Subjects with a diagnosis of acute promyelocytic leukemia.
Patients with short life expectancy (less than 3 months)
Patients with bone marrow fibrosis that does not allow bone marrow aspiration (so-called "dry tap") or fibrosis grade II or III (grading according to European consensus on grading bone marrow fibrosis.
History of treatment for cancer other than MDS or sAML/MDS with systemic chemotherapy and/or radiotherapy within the last 2 years.
Patients with clinically significant splenomegaly, or > 16 cm spleen in length measured by ultrasound
Patients with known liver cirrhosis
Patients with East Asian ancestry such as Chinese, Japanese, Taiwanese or Korean.

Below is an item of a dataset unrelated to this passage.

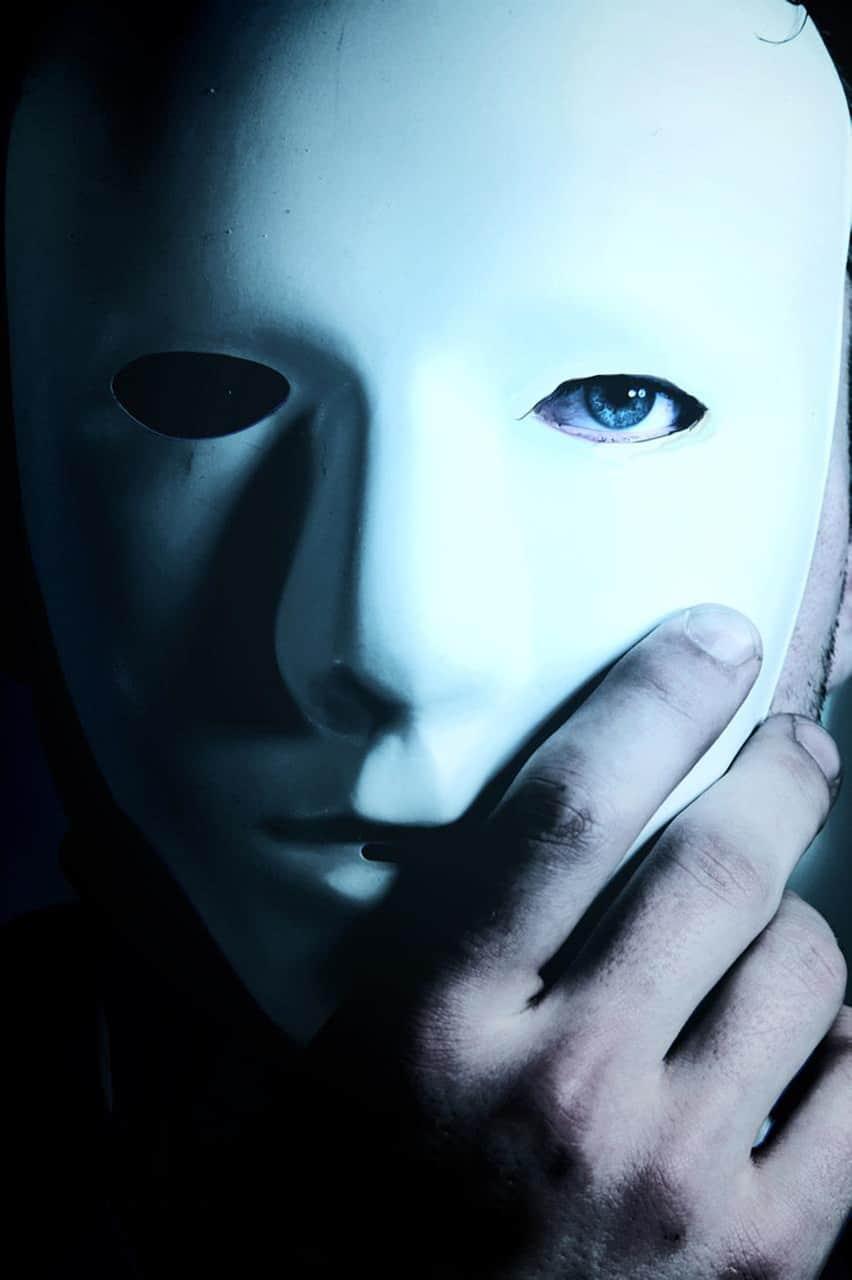 la soledad y las máscaras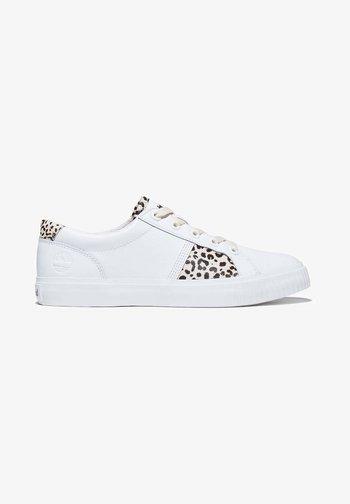 SKYLA BAY OXFORD - Trainers - pro white leopard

History of treatment with romiplostim or other TPO-R agonists.
subjects with a QTc > 450 msec (QTc > 480 msec for subjects with Bundle Branch Block).
Subjects with known thrombophilic risk factors. Exception: Subjects for whom the potential benefits of participating in the study outweigh the potential risks of thromboembolic events, as determined by the investigator.
Female subjects who are nursing or pregnant (positive serum or urine Beta-human chorionic gonadotropin [B-hCG] pregnancy test) at screening or pre-dose on Day 1.
Current alcohol or drug abuse.
Treatment with an investigational drug within 30 days or 5 half-lives (whichever is longer) preceding the first dose of study medication.
Active and uncontrolled infections.
Subjects infected with Hepatitis B, C or Human Immunodeficiency Virus (HIV).